Rheumatoid arthritis is one of the most common causes of wrist pain. It is a chronic condition that results from an autoimmune disorder, in which the body's immune system causes an inflammatory response in otherwise healthy joint tissue. A person of any age can suffer from rheumatoid arthritis symptoms in the wrists and elsewhere in the body. Osteoarthritis, another frequently seen cause of chronic wrist inflammation, involves degeneration of bone and cartilage tissue in the wrist as a person gets older. Less commonly, arthritis can occur with a severe injury to the bones in the wrist or an infected wound near the joint.
Symptoms are usually similar in all forms of wrist arthritis. Pain and stiffness tend to come about gradually and worsen after activities such as typing, writing, or playing a sport. The wrist joint and the base of the hand may swell and redden. It often becomes difficult to rotate the wrist and grasp objects without significant discomfort. A person who experiences persistent wrist pain should schedule a visit with his or her primary care physician.
A doctor can diagnose wrist arthritis by evaluating the physical appearance of the joint, asking about symptoms, and performing a series of diagnostic tests. Blood tests are commonly performed to check for signs of an autoimmune condition or infection. X-rays and computerized tomography scans help the doctor determine the extent of cartilage and bone damage. After determining the nature and severity of the condition, the physician can determine the best way to treat it.

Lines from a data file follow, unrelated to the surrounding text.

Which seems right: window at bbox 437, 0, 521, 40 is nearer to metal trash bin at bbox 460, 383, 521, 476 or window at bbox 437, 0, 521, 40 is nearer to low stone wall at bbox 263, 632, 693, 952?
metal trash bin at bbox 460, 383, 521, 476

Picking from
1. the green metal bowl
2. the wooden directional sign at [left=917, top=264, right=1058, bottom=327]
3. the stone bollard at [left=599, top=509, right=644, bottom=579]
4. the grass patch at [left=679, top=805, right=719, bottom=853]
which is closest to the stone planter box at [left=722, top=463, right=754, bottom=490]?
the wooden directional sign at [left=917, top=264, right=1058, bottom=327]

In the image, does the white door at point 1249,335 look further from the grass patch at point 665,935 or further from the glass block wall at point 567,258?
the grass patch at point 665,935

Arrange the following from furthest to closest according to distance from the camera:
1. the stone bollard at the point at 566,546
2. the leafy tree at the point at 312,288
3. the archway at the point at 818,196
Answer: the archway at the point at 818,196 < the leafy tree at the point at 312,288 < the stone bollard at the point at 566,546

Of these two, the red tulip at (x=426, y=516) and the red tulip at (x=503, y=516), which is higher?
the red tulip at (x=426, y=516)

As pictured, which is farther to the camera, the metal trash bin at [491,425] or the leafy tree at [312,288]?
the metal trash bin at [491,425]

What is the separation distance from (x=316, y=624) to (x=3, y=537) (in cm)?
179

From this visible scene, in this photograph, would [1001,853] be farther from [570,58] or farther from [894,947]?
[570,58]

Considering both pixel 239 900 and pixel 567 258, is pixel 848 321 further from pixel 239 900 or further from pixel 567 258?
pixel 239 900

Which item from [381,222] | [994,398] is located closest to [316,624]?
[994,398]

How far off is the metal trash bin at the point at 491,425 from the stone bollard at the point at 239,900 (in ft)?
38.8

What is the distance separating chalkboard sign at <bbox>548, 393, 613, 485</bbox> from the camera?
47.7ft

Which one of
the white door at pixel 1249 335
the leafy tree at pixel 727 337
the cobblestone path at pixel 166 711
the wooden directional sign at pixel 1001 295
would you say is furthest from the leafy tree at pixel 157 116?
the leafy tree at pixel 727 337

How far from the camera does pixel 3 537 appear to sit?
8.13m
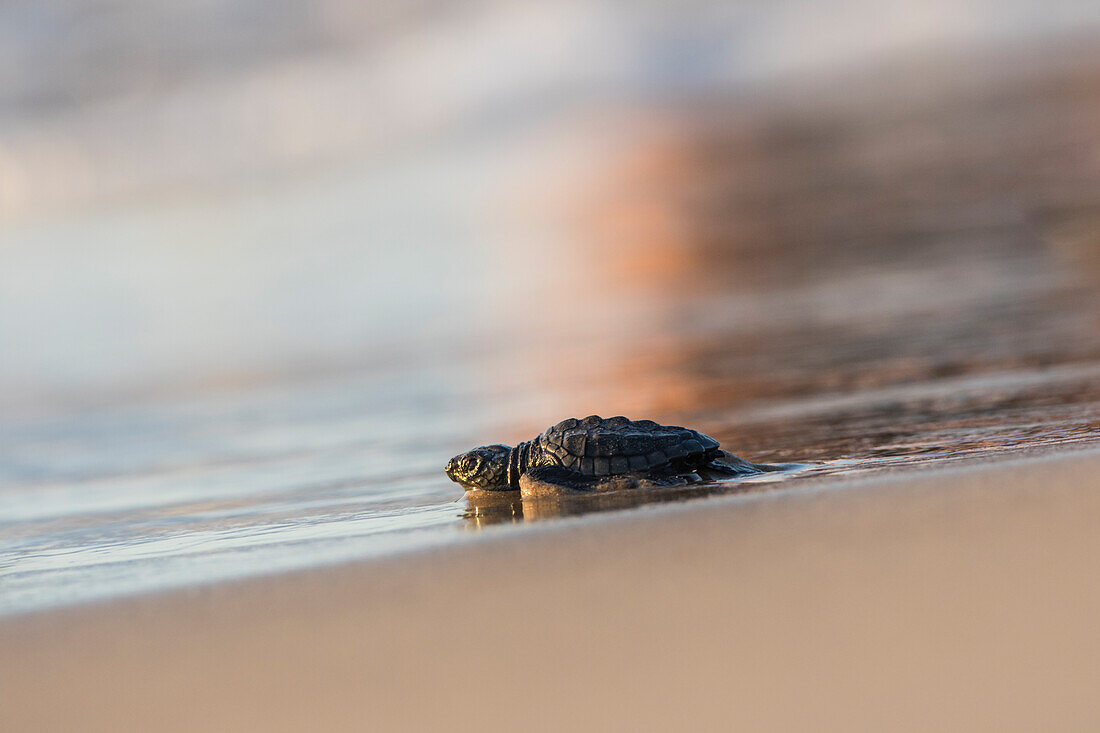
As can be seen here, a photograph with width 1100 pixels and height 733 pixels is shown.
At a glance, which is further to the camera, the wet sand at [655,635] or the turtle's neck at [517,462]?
the turtle's neck at [517,462]

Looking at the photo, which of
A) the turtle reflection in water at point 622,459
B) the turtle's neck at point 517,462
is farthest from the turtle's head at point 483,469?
the turtle reflection in water at point 622,459

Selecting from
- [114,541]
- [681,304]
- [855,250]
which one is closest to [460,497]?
[114,541]

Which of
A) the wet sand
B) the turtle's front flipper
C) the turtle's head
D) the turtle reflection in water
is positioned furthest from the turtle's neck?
the wet sand

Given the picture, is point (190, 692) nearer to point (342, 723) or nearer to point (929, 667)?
point (342, 723)

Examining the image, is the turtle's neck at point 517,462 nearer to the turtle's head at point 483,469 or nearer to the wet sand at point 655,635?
the turtle's head at point 483,469

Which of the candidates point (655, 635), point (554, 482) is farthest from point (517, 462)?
point (655, 635)

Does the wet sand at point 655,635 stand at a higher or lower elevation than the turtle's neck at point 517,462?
lower

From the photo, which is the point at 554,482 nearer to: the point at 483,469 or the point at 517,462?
the point at 517,462
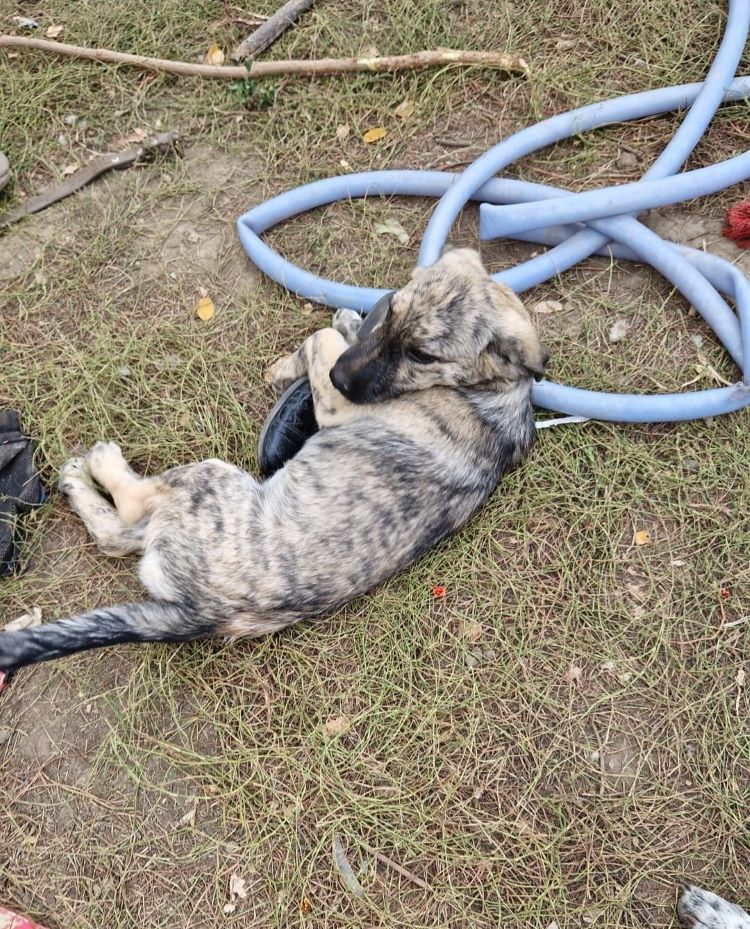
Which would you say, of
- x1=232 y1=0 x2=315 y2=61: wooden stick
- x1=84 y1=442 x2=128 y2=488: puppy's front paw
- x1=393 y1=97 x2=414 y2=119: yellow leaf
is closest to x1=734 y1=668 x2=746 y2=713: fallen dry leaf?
x1=84 y1=442 x2=128 y2=488: puppy's front paw

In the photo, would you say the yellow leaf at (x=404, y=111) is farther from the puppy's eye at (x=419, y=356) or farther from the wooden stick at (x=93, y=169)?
the puppy's eye at (x=419, y=356)

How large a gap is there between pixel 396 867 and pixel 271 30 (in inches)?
224

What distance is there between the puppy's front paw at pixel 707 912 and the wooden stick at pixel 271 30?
614cm

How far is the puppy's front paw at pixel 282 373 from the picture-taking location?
4535 mm

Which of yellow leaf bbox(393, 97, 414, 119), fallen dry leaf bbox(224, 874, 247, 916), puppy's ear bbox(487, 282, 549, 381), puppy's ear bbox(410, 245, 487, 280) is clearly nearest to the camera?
puppy's ear bbox(487, 282, 549, 381)

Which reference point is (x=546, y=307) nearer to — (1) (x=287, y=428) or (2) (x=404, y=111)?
(2) (x=404, y=111)

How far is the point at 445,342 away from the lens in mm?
3756

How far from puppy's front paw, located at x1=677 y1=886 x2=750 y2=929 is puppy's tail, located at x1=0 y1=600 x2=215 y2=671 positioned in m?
2.99

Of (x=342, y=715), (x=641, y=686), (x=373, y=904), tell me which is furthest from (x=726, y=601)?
(x=373, y=904)

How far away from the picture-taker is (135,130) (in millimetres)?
5219

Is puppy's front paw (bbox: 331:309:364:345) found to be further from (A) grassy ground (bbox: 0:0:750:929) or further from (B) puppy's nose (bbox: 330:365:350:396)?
(B) puppy's nose (bbox: 330:365:350:396)

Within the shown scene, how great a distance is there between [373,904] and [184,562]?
2204 mm

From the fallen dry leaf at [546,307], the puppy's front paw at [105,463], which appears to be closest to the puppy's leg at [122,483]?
the puppy's front paw at [105,463]

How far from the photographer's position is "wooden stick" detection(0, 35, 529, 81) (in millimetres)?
5129
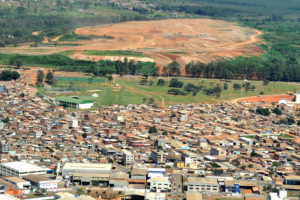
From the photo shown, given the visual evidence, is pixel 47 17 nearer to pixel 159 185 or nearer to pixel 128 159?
pixel 128 159

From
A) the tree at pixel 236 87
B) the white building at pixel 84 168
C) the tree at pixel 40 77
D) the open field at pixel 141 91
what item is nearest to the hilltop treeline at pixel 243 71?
the open field at pixel 141 91

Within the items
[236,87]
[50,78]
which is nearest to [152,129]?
[50,78]

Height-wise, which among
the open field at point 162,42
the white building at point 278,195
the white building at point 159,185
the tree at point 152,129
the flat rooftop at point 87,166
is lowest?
the open field at point 162,42

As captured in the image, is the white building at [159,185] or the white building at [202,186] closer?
the white building at [159,185]

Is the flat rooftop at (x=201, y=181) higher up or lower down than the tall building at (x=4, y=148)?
higher up

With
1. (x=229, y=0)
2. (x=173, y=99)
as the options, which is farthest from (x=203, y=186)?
(x=229, y=0)

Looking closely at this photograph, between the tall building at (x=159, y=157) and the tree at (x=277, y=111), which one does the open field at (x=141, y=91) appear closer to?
the tree at (x=277, y=111)

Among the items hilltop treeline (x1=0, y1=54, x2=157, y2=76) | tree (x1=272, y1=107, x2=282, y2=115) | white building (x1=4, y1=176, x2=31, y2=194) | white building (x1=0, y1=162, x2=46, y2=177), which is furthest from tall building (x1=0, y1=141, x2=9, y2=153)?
hilltop treeline (x1=0, y1=54, x2=157, y2=76)
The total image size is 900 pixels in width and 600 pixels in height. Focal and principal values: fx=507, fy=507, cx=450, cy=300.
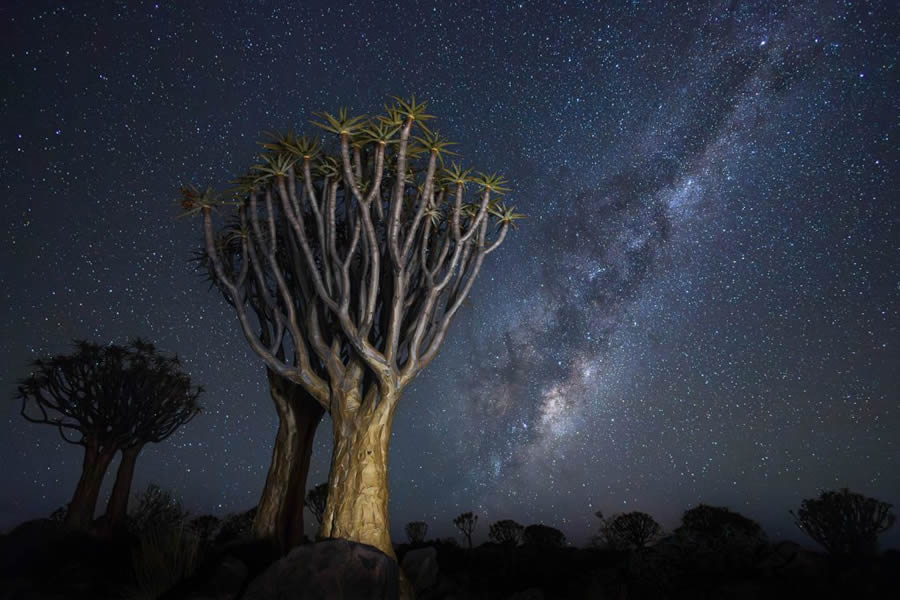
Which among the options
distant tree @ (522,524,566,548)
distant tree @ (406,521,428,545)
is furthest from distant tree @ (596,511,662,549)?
distant tree @ (406,521,428,545)

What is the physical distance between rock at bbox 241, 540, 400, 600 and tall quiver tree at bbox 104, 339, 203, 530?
9.15 m

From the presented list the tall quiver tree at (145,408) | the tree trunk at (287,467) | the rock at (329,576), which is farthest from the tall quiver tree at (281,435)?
the tall quiver tree at (145,408)

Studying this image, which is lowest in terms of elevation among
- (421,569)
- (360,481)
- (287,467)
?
(421,569)

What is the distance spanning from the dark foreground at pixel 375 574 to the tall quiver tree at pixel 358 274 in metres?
1.23

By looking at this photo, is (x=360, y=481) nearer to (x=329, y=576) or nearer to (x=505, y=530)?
(x=329, y=576)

Patients with mild wrist arthritis are usually instructed to take over-the-counter anti-inflammatory drugs and avoid excessive activity for several days. More serious conditions may require prescription oral drugs or corticosteroid injections to relieve inflammation and swelling. Doctors can describe range of motion and flexibility exercises to help improve functioning and slow the progression of arthritis. In a severe case, a surgical procedure can be performed to remove excess fluid and damaged tissue from the joint. Follow-up physical therapy can help surgery patients regain use of their wrists.